Pertanyaan Anjani belum juga mendapatkan jawaban sampai akhirnya mereka tiba di tenda salah satu penjual nasi goreng yang sudah menjadi tempat langganan keduanya.

Anjani memilih duduk dan membiarkan Daniel memesan, seraya menunggu kekasihnya itu kembali padanya dan menjawab pertanyaannya.

"Jadi?" Tuntut Anjani kembali saat Daniel sudah duduk didepannya.

"Aku cuma mau bicara tentang kelanjutan hubungan kita An." Anjani mengerutkan keningnya mendengar penuturan Daniel. Tiba-tiba saja pemuda itu membicarakan tentang kelanjutan hubungan mereka, apalagi dengan orangtua Anjani?

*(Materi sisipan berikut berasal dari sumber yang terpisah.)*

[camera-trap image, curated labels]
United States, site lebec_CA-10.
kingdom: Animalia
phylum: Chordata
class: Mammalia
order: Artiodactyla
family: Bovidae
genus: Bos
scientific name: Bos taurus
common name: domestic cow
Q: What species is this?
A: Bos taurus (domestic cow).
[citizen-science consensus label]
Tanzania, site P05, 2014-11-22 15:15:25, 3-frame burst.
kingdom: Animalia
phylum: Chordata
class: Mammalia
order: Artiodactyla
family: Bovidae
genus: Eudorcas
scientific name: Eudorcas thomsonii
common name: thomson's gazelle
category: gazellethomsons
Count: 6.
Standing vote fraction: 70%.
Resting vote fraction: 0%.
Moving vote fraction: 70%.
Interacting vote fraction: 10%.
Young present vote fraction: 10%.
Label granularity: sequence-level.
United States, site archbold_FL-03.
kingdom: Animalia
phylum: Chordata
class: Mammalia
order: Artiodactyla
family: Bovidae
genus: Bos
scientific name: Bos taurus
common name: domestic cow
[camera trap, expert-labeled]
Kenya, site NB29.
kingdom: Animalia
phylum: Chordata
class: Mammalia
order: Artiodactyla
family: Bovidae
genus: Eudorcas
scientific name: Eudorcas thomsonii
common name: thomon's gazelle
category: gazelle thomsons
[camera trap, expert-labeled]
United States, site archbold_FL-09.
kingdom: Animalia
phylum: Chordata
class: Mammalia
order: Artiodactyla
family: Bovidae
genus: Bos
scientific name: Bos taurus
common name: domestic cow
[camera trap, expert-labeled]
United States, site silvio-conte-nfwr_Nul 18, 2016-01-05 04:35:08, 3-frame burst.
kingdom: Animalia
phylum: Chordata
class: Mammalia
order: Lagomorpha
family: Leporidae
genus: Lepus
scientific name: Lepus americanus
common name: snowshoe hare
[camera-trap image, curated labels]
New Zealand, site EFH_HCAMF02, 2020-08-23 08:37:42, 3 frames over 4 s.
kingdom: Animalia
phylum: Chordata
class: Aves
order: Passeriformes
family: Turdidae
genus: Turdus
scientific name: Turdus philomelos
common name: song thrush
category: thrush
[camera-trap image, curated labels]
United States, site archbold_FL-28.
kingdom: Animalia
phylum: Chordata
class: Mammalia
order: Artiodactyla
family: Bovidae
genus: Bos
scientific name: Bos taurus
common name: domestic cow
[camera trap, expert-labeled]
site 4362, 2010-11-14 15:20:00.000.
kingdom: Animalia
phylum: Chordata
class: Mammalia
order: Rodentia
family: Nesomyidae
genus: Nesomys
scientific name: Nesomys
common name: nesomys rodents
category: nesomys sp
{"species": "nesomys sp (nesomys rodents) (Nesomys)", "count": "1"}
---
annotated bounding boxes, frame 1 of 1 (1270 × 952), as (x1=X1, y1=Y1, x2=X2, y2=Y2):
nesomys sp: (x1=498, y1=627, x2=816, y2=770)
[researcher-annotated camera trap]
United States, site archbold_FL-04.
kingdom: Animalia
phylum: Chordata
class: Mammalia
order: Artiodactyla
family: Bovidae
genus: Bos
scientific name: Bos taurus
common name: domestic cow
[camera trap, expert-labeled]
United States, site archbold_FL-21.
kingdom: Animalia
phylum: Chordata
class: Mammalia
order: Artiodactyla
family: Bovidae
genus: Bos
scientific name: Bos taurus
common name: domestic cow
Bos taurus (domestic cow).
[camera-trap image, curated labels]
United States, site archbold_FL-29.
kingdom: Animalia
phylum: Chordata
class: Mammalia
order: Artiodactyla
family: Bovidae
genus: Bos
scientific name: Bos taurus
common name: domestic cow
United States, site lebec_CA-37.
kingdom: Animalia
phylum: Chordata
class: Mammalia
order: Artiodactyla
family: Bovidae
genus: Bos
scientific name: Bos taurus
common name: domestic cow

"Maksudnya? Kamu mau putus dari aku?" Tanya Anjani to the point. Mungkinkah karena hubungan mereka cukup baik dan Daniel telah mengenal orangtua serta keluarga Anjani maka pemuda itu ingin berpisah dengan baik-baik?

Wajah Daniel keruh saat Anjani berkata demikian ditambah dengan ekspresi datar seolah itu bukan masalah. Daniel paling anti putus dengar kata putus apalagi mengenai hubungannya dengan Anjani, tetapi dengan mudahnya kekasihnya berkata demikian.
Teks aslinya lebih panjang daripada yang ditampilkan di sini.